Input records section start

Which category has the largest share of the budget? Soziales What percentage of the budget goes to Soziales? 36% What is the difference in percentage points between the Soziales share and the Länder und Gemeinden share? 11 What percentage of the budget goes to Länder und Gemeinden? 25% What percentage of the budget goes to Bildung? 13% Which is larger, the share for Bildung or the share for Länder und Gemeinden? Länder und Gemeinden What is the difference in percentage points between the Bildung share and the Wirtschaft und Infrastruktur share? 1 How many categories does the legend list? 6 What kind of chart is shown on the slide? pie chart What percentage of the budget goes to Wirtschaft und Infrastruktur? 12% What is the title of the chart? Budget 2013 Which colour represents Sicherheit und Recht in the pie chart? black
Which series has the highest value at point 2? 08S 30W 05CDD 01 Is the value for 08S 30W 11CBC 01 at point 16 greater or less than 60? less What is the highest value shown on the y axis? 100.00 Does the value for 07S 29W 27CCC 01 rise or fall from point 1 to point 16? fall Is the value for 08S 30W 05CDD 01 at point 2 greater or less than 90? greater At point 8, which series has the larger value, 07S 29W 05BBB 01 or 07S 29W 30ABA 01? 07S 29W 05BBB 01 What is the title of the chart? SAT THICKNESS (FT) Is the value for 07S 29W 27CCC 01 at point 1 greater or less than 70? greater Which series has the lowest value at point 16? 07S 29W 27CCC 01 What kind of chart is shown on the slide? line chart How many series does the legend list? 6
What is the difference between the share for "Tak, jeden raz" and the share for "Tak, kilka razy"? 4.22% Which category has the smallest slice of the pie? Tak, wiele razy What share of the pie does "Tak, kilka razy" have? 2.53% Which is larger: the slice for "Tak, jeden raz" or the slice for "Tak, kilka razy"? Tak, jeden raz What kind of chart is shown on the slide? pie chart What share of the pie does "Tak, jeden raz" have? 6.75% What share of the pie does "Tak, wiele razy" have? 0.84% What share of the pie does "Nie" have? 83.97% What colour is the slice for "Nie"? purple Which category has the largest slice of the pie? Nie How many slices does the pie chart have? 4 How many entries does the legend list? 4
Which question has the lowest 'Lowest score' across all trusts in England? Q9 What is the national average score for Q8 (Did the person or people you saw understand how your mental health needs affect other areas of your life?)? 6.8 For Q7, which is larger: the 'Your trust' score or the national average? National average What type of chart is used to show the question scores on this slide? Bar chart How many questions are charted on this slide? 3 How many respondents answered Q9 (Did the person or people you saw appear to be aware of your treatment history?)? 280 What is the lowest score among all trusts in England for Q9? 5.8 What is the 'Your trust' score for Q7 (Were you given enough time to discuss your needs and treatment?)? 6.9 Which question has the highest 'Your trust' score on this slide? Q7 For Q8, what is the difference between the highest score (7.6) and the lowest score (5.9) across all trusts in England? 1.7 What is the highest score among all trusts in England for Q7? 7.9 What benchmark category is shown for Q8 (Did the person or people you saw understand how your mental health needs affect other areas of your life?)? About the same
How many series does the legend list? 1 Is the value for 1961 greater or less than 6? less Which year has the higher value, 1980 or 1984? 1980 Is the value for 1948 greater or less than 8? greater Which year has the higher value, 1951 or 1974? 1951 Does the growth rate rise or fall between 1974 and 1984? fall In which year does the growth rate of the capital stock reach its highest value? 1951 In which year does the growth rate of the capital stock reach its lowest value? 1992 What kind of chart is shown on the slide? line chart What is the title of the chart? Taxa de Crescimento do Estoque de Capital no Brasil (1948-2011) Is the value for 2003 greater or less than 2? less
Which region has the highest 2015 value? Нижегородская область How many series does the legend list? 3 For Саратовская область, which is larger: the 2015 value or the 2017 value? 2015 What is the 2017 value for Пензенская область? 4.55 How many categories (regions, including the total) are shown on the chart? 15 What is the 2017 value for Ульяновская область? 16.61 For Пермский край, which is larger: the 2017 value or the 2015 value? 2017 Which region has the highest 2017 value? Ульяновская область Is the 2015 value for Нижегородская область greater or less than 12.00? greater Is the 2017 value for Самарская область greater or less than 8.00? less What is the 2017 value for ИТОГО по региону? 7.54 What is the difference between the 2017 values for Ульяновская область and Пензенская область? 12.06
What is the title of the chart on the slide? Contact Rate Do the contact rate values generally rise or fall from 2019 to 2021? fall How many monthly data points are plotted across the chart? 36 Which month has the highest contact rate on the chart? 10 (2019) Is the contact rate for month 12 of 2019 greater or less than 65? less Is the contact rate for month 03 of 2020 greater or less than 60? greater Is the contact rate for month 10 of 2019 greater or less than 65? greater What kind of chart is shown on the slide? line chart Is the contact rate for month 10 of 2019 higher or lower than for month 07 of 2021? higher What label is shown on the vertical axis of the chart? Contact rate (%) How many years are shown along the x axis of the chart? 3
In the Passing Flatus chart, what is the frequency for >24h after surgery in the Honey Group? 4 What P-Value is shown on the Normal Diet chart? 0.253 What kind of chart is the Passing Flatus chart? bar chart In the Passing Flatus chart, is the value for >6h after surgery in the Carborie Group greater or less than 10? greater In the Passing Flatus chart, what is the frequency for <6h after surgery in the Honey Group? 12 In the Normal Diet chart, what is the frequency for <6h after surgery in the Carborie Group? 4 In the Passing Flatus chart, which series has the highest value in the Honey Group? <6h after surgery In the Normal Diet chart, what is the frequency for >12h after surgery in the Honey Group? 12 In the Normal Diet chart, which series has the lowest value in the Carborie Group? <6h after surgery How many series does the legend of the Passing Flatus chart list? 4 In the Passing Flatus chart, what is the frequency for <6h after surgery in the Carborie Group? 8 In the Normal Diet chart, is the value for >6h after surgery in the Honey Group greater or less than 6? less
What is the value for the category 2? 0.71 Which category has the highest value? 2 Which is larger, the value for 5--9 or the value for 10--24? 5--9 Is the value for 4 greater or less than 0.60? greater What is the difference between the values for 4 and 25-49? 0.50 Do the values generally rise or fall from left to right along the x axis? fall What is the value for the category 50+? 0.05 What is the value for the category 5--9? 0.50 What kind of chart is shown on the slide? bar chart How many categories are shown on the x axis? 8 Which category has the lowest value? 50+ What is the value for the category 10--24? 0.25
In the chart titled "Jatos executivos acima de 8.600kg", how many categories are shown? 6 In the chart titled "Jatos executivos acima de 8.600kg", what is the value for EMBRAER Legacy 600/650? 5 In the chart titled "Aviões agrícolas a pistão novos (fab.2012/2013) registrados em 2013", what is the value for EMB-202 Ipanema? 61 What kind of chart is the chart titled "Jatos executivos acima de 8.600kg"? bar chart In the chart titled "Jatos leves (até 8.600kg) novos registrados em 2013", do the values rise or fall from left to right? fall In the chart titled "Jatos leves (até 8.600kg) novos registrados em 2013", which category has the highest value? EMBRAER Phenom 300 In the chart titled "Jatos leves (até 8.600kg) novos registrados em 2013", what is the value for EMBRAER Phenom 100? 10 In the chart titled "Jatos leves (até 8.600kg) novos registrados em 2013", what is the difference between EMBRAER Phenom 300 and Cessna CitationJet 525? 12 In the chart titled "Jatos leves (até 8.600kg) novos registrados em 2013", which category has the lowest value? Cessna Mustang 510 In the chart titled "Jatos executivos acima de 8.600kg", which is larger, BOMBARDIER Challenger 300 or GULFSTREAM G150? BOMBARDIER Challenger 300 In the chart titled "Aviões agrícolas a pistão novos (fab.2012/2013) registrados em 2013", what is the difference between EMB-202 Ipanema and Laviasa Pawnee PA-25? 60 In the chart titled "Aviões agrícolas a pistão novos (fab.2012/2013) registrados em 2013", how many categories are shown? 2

Input records section end

*Exercise brief*.
Write out the items from the first one through the line that contains "Which series has the highest value at" as a numbered list, leaving out any blank lines.

*Your solution*.
1. Which category has the largest share of the budget? Soziales What percentage of the budget goes to Soziales? 36% What is the difference in percentage points between the Soziales share and the Länder und Gemeinden share? 11 What percentage of the budget goes to Länder und Gemeinden? 25% What percentage of the budget goes to Bildung? 13% Which is larger, the share for Bildung or the share for Länder und Gemeinden? Länder und Gemeinden What is the difference in percentage points between the Bildung share and the Wirtschaft und Infrastruktur share? 1 How many categories does the legend list? 6 What kind of chart is shown on the slide? pie chart What percentage of the budget goes to Wirtschaft und Infrastruktur? 12% What is the title of the chart? Budget 2013 Which colour represents Sicherheit und Recht in the pie chart? black
2. Which series has the highest value at point 2? 08S 30W 05CDD 01 Is the value for 08S 30W 11CBC 01 at point 16 greater or less than 60? less What is the highest value shown on the y axis? 100.00 Does the value for 07S 29W 27CCC 01 rise or fall from point 1 to point 16? fall Is the value for 08S 30W 05CDD 01 at point 2 greater or less than 90? greater At point 8, which series has the larger value, 07S 29W 05BBB 01 or 07S 29W 30ABA 01? 07S 29W 05BBB 01 What is the title of the chart? SAT THICKNESS (FT) Is the value for 07S 29W 27CCC 01 at point 1 greater or less than 70? greater Which series has the lowest value at point 16? 07S 29W 27CCC 01 What kind of chart is shown on the slide? line chart How many series does the legend list? 6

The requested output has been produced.